The Italian Almanac
Connoisseurs of Italian art, architecture and scenery know that the country has just as many treasures hidden away in small country towns as it does in the museums, monuments and cathedrals of Rome, Venice and Florence. It is a similar story with Italian wine. While Chianti, Barolo and Prosecco are winning more and more fans abroad, these flagship products are just a small part of what Italy has to offer the serious wine lover.
''The great strength of Italy's wine sector is its massive variety, together with its unique cultural and geographical diversity,'' Timothy O'Connell, the American creator of online retailer DesignWine said. ''Where else in the world do you find extremes such as the heroic wine growers in the mountains of South Tyrol contrasted with the traditional growers from the Islands of Sicily?
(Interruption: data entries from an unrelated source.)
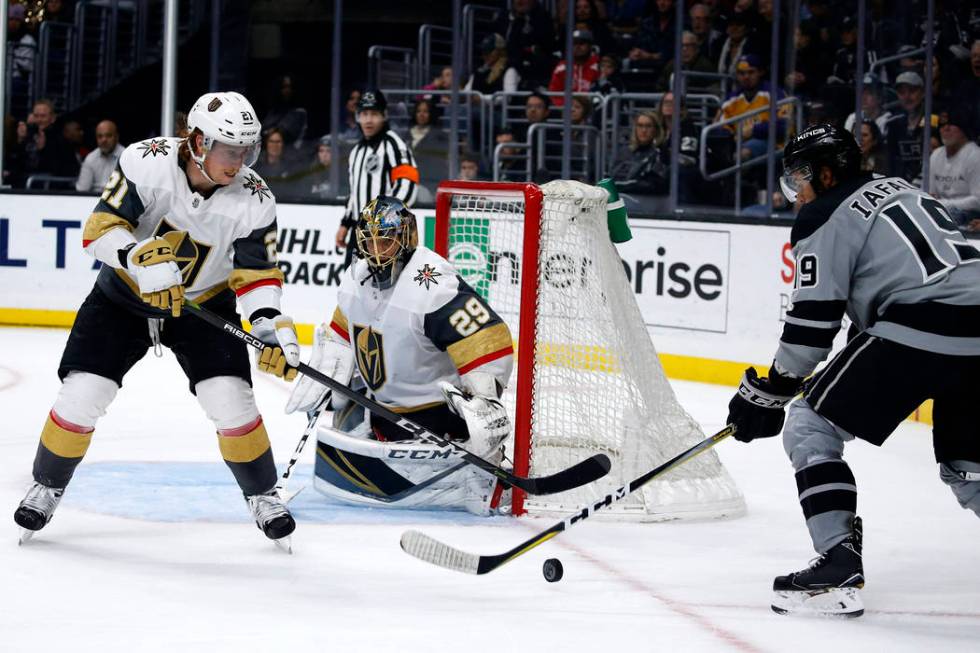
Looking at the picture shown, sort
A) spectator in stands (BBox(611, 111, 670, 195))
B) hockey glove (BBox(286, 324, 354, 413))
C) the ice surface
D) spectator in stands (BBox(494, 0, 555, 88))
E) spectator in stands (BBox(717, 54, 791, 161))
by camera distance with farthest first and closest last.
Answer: spectator in stands (BBox(494, 0, 555, 88)), spectator in stands (BBox(611, 111, 670, 195)), spectator in stands (BBox(717, 54, 791, 161)), hockey glove (BBox(286, 324, 354, 413)), the ice surface

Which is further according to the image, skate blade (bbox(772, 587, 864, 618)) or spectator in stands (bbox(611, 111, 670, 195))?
spectator in stands (bbox(611, 111, 670, 195))

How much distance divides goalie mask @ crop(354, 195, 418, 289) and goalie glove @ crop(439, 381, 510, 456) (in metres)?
0.34

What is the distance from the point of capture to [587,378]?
13.1 ft

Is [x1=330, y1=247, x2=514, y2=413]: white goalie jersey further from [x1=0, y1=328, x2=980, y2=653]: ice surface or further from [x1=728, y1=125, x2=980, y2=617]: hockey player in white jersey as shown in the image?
[x1=728, y1=125, x2=980, y2=617]: hockey player in white jersey

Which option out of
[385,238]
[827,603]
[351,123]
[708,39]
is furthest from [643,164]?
[827,603]

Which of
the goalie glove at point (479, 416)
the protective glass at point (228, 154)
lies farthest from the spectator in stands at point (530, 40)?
the protective glass at point (228, 154)

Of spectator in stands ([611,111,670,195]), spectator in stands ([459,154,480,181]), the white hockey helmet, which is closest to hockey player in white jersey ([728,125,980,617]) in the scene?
the white hockey helmet

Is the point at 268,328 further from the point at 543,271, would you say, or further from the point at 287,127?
the point at 287,127

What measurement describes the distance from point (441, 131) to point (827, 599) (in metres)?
5.92

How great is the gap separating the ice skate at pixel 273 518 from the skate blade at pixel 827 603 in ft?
3.75

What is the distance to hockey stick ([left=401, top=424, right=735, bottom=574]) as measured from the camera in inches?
120

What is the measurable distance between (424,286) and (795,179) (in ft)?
3.66

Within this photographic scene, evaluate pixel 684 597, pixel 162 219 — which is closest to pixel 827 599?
pixel 684 597

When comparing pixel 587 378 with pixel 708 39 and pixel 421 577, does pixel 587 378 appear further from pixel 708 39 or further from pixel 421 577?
pixel 708 39
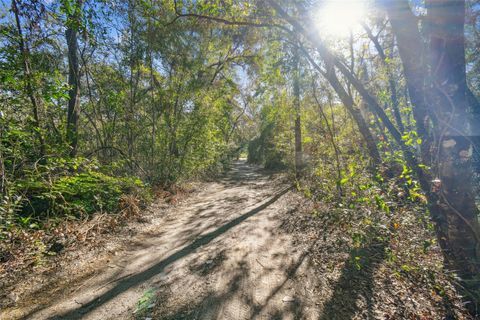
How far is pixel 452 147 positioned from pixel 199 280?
10.8 feet

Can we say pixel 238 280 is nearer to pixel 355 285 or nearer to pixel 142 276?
pixel 142 276

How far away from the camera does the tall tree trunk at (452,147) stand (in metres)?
2.04

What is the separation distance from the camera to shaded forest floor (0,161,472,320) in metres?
2.13

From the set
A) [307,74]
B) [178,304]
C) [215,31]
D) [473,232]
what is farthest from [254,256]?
[215,31]

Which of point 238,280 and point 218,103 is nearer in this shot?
point 238,280

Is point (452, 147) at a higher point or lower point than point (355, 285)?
higher

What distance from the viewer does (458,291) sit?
2.03 meters

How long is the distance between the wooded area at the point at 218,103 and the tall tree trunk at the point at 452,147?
1 cm

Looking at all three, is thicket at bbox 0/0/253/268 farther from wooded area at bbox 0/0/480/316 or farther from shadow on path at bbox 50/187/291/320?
shadow on path at bbox 50/187/291/320

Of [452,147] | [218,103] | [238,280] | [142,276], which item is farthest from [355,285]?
[218,103]

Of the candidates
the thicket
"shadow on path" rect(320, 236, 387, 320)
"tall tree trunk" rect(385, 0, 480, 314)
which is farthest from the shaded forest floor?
the thicket

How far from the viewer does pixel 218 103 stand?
8766mm

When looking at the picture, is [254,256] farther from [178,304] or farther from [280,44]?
[280,44]

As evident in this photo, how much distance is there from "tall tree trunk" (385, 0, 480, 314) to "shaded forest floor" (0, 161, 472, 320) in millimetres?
394
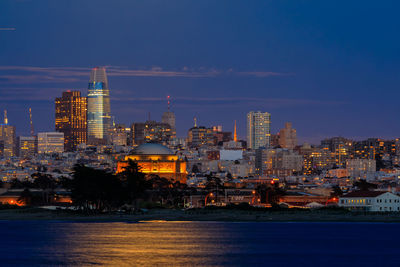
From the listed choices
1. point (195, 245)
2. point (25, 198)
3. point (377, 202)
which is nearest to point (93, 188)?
point (195, 245)

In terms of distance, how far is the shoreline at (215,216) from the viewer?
14675cm

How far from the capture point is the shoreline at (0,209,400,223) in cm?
14675

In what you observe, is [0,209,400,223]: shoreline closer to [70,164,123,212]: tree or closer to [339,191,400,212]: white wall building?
[70,164,123,212]: tree

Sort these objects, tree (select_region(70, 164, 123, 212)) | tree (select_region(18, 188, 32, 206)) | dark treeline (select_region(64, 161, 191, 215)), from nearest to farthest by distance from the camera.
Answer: tree (select_region(70, 164, 123, 212)) < dark treeline (select_region(64, 161, 191, 215)) < tree (select_region(18, 188, 32, 206))

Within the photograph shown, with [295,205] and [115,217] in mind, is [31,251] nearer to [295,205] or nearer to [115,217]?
[115,217]

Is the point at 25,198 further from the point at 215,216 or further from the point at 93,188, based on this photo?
the point at 215,216

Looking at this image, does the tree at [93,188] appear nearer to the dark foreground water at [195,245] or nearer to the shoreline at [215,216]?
the shoreline at [215,216]

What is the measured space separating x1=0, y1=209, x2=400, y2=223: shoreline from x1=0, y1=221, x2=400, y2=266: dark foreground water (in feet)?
22.2

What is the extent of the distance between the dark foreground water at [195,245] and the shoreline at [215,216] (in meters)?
6.76

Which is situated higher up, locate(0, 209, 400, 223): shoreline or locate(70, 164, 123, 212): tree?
locate(70, 164, 123, 212): tree

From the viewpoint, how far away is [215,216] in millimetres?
153875

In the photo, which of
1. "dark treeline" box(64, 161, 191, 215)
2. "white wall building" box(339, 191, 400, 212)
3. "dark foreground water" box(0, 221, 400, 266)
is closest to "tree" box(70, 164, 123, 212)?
"dark treeline" box(64, 161, 191, 215)

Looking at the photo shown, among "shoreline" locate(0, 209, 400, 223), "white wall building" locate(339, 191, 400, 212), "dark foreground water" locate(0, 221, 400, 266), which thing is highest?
"white wall building" locate(339, 191, 400, 212)

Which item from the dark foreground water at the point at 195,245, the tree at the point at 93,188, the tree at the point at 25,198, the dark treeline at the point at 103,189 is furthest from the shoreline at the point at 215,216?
the tree at the point at 25,198
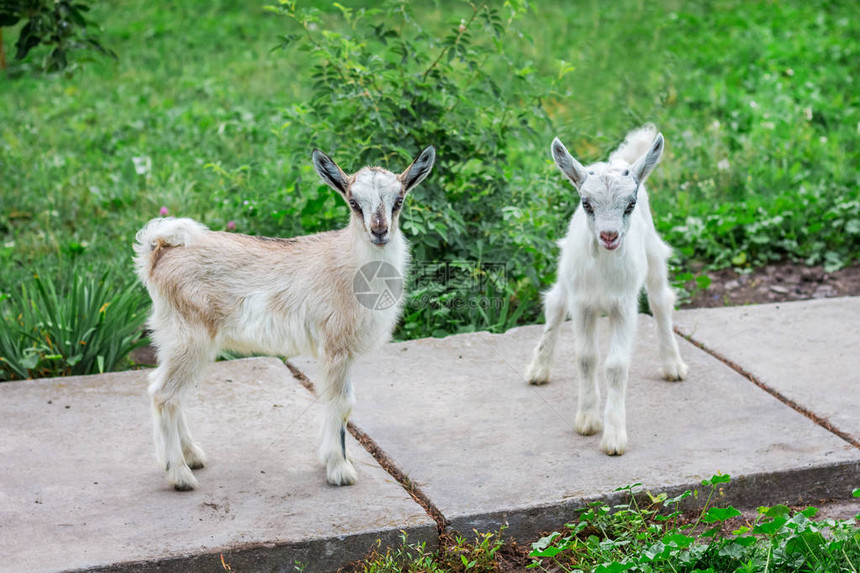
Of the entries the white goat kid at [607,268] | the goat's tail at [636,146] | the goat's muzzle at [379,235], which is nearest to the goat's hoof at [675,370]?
the white goat kid at [607,268]

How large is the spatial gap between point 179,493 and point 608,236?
2013 mm

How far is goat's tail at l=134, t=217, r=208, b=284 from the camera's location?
165 inches

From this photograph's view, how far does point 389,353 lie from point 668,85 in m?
5.09

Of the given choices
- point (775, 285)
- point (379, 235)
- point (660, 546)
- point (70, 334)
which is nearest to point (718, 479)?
point (660, 546)

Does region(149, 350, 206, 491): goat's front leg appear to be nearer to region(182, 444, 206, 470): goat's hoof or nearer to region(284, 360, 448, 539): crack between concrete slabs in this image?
region(182, 444, 206, 470): goat's hoof

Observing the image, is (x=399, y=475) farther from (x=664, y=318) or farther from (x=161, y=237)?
(x=664, y=318)

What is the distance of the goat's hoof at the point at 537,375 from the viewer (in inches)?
202

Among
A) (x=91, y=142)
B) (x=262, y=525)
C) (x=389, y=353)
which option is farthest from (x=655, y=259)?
(x=91, y=142)

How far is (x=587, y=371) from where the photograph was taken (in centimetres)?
462

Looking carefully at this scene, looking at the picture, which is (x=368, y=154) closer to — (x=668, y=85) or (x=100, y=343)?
(x=100, y=343)

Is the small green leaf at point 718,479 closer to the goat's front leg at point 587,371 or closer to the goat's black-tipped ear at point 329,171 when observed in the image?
the goat's front leg at point 587,371

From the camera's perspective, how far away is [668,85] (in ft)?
30.8

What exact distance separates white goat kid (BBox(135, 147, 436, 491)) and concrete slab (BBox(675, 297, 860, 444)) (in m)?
2.11

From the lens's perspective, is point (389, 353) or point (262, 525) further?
point (389, 353)
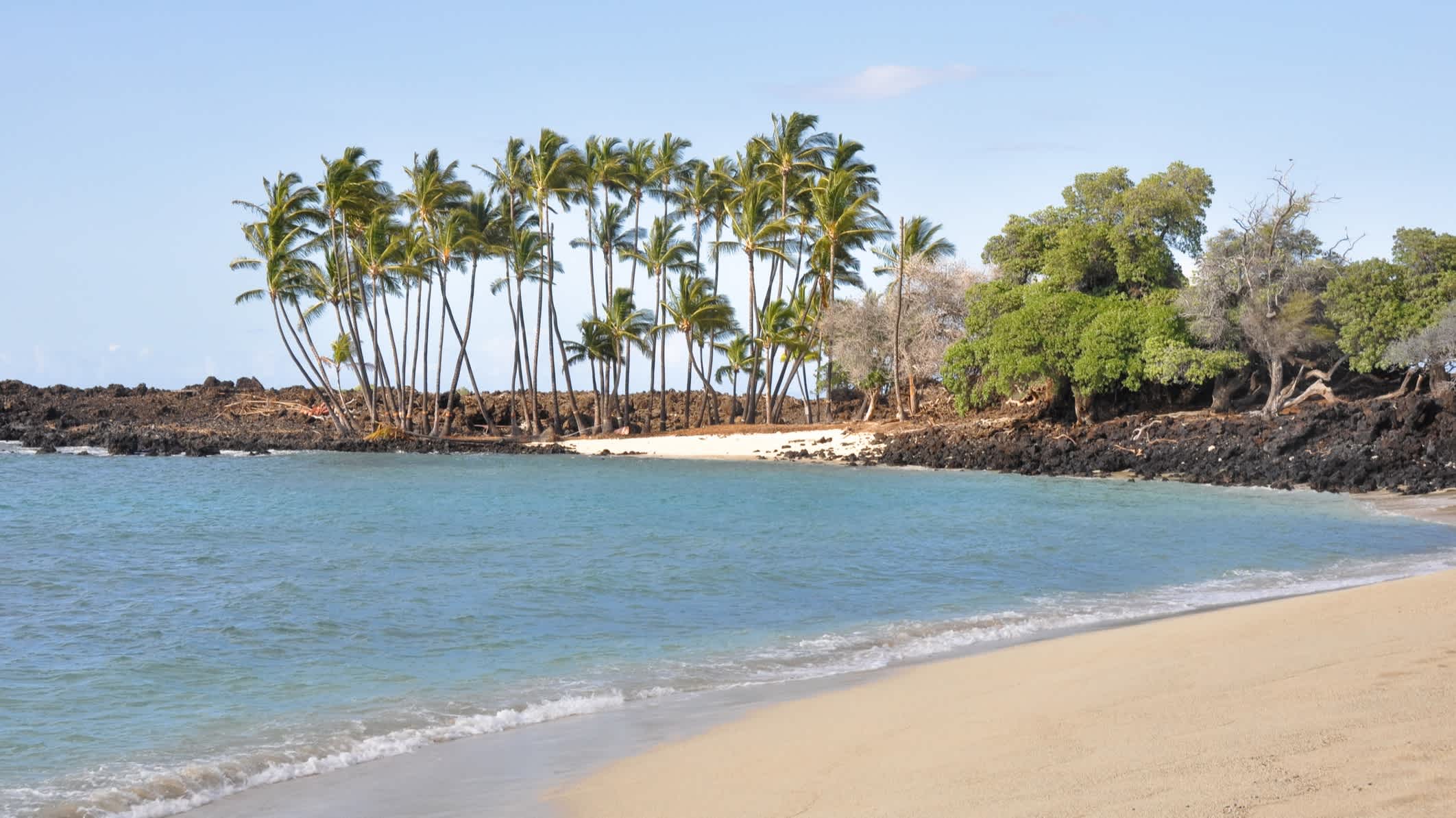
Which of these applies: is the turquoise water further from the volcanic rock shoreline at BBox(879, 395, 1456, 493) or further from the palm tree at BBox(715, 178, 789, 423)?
the palm tree at BBox(715, 178, 789, 423)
All of Italy's 20 regions have their own different grapes and wine styles, with the roots of the country's vinification traditions stretching back to the ancient Romans and Etruscans. Chianti, for example, is just one of Tuscany's production districts and the region has plenty more fine offerings with excellent quality-price ratios.
The growing popularity of white Pinot Grigio and Prosecco has helped Italy overtake France in the affections of British drinkers. But a big, inexpensive treat can also be derived from a drop of many less famous northern Italian whites, such as Piedmont's light, crisp, dry Arneis DOCGs with their notes of pears and apricots and the musty Ribolla Giallas of Friuli-Venezia Giulia. If bubbles are what's wanted, the rich, fruity, fragrant Franciacorta DOCGs of Lombardy are another lesser-known delight.
The best way to explore this rich wine variety is to get in a car and roam the Italian countryside, stopping off at the multitude of little wineries to be found on farms with vineyards. The Internet can provide a good substitute for those unable to do this.